Is a landlord required to warn tenants of dangerous dogs in the neighbordhood?

January 12, 2016 9:17 pm Published by

Wylie v. Gresch, 191 Cal. App. 3d 412, 236 Cal. Rptr. 552 (1987)

Is a landlord required to warn tenants of dangerous dogs in the neighbordhood?

Answer:

No.

Summary of Facts:

Defendants Joseph Gresch and Ann Gresch owned residential property at 85 Essendon Street in San Jose. At the time of the incident October 19, 1981, they owned, managed, operated, maintained, and controlled the premises. About two months before plaintiffs Donald Wylie and
Linda Wylie, husband and wife, had leased the premises from the Gresches and had moved in with their three minor children. The minor children of the Wylies were: Teresa age 12 the dog bite victim; Sharon age 14; and Helen age 17, who were also plaintiffs. The Gresches, as landlords, had a special relationship, landlord-tenant, with each of the plaintiffs and owed them a duty of care. Defendants Buzzell were neighbors and lived at 83 Essendon Street, which they rented from defendant Houston, who owned and managed the property. The Buzzells owned a pit bull dog that had attempted to attack persons, had attacked other dogs and animals in the neighborhood, had damaged property, and shown vicious propensities. The Gresches had actual and constructive knowledge of the dog’s vicious propensities, but did not warn the Wylies of the dog and its vicious propensities. On the day in question, Michael Buzzell invited and permitted Teresa Wylie to pet the dog. The dog then bit off the child’s ear and inflicted other severe injuries.

COURTS OPINION

The dog was kept by strangers to the landlords on premises over which the landlords had no control. So there were no facts which would give rise to liability under Civil Code section 1714 or the cases construing it. There is no allegation that Defendants Gresch could have foreseen or prevented, by any maintenance of their property, the injury suffered by the child. When avoidance of foreseeable harm requires a defendant to control the conduct of another person, or to warn of such conduct, the common law has traditionally imposed liability only if the defendant bears some special relationship to the dangerous person or to the potential victim.
There is no indication that the Gresches created a dangerous situation. Nor is there any reason to believe that the Wylies relied on the landlords to warn them of any possible danger. A landlord is not an insurer of a tenant’s safety, even from dangers which come onto the land.
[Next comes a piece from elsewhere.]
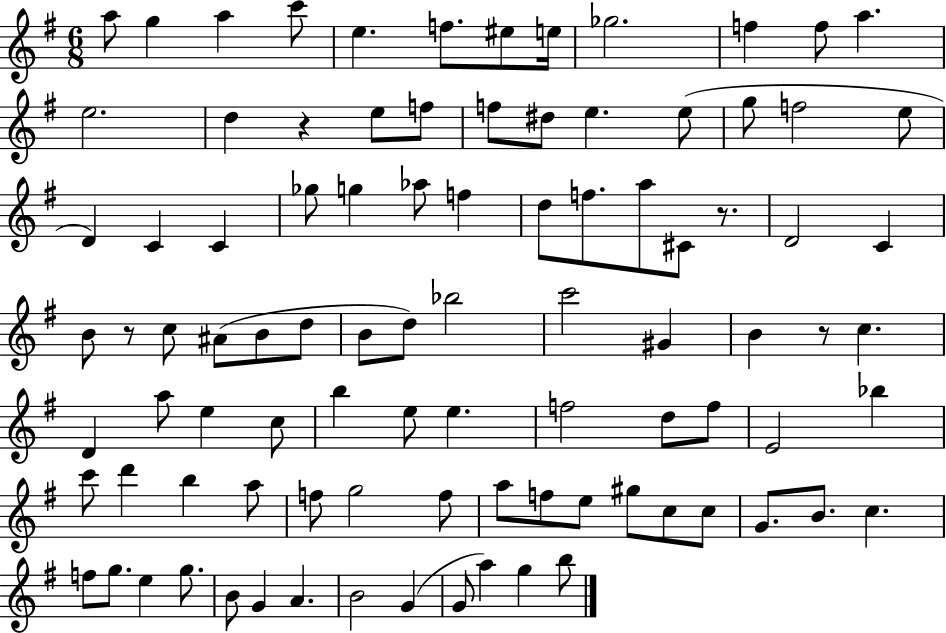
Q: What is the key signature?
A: G major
There is a special relationship exists between landlord and tenant, but it would be unreasonable to extend the resulting duty in the landlord beyond the duty imposed on landlords to disclose defective conditions on their leased premises. The lessor must have reason to believe that the lessee will not discover the condition, or that the lessee will not realize the risk. It is settled that while a landlord is under a duty to warn the tenant of any hidden danger or defect in the leased premises of which the landlord has knowledge, there is no duty to warn the tenant of obvious and patent defects and dangers. There is no duty to disclose conditions which are known to the tenant, or which are so open and obvious that the tenant should be expected to discover them when he or she takes possession, or are of a kind, such as a flight of steps, or poison ivy on a campsite, which anyone might expect to encounter, and therefore be able to look out for herself.
That is precisely the situation here. Landlords in this situation could reasonably expect that appellants would discover the presence of the dog for themselves. A vicious dog is a danger one might expect to encounter anywhere in our society. Even if there is a special relationship between landlord and tenant, it would be unreasonable to extend it beyond the basis of the relationship which is the subject property. Dangers in the neighborhood no different to tenants than the general public. Neither the tenant nor members of the public rely on a landlord to warn them of such dangers.
The court held that a landlord has no duty to warn a prospective tenant of the presence of a vicious dog in the neighborhood.